What is needed:
Please write out the lines of all the records below word for word, and leave the pictures out of your answer.

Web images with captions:

##############################

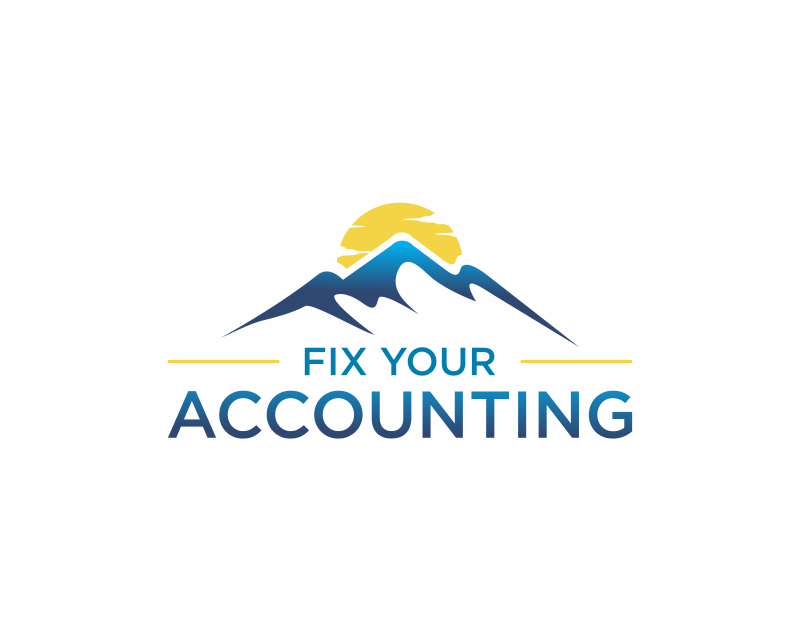 Logo Design for Fix Your Accounting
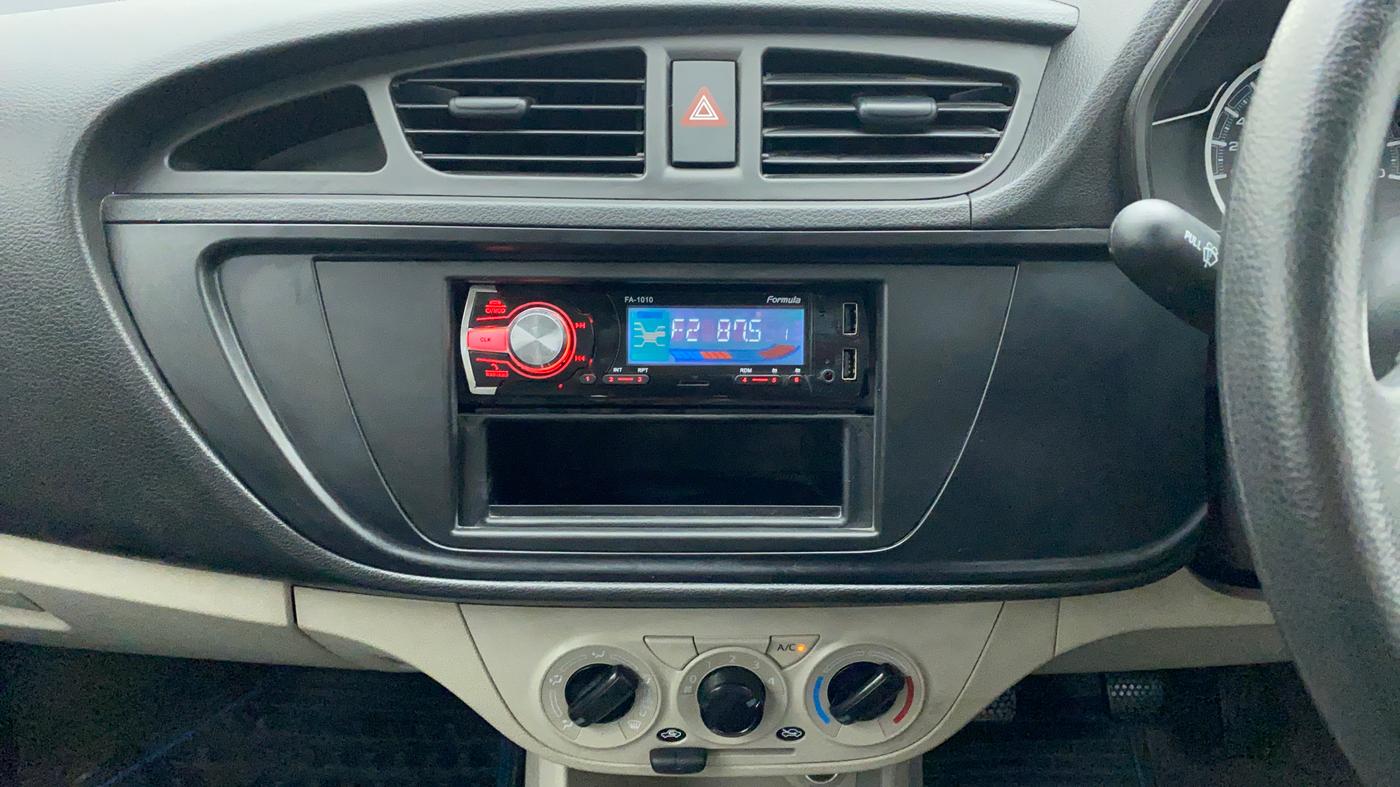 2020 Maruti Alto LXI, Petrol, Manual, 25,701 km, Air Conditioner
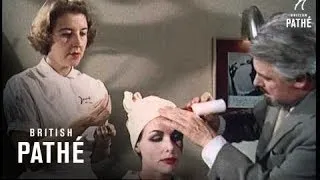 Modern Hair Ornamentation (1958)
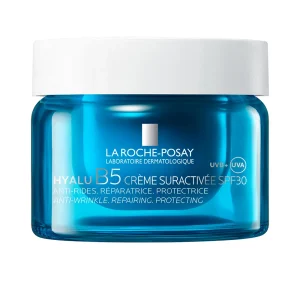 LA ROCHE POSAY HYALU B5 SURACTIVATED Filling and Repairing Cream with Hyaluronic Acid SPF 30 50 ml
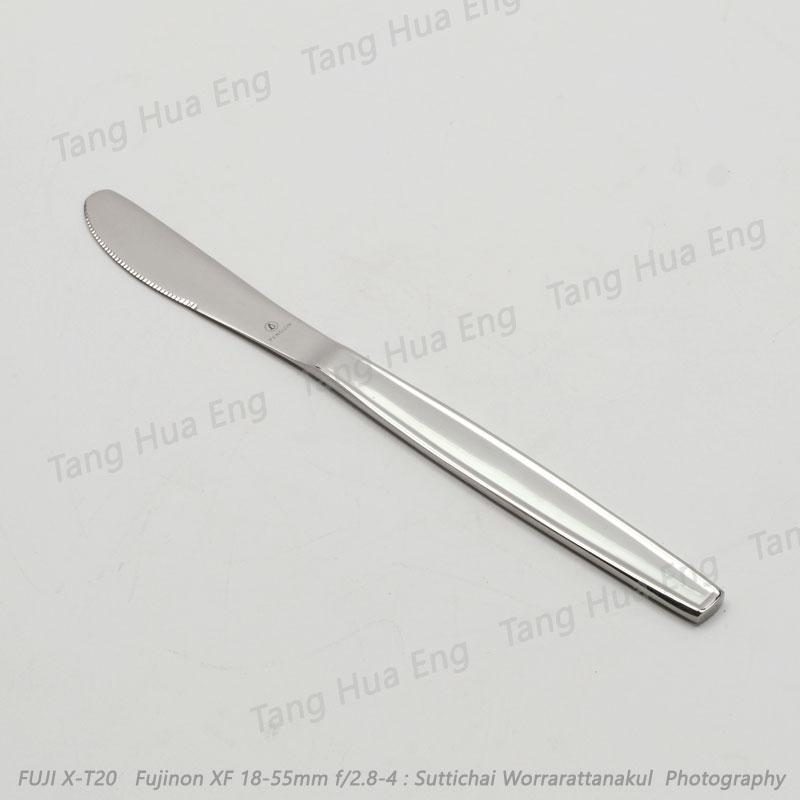 (1โหล) มีดคาว ลายขอบตั้ง ตรานกเพนกวิน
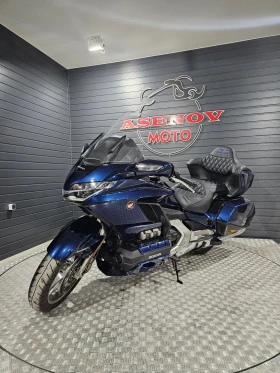 Honda Gold Wing BLUE RIVER, снимка 6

##############################

Your solution:
 Logo Design for Fix Your Accounting
 2020 Maruti Alto LXI, Petrol, Manual, 25,701 km, Air Conditioner
 Modern Hair Ornamentation (1958)
 LA ROCHE POSAY HYALU B5 SURACTIVATED Filling and Repairing Cream with Hyaluronic Acid SPF 30 50 ml
 (1โหล) มีดคาว ลายขอบตั้ง ตรานกเพนกวิน
 Honda Gold Wing BLUE RIVER, снимка 6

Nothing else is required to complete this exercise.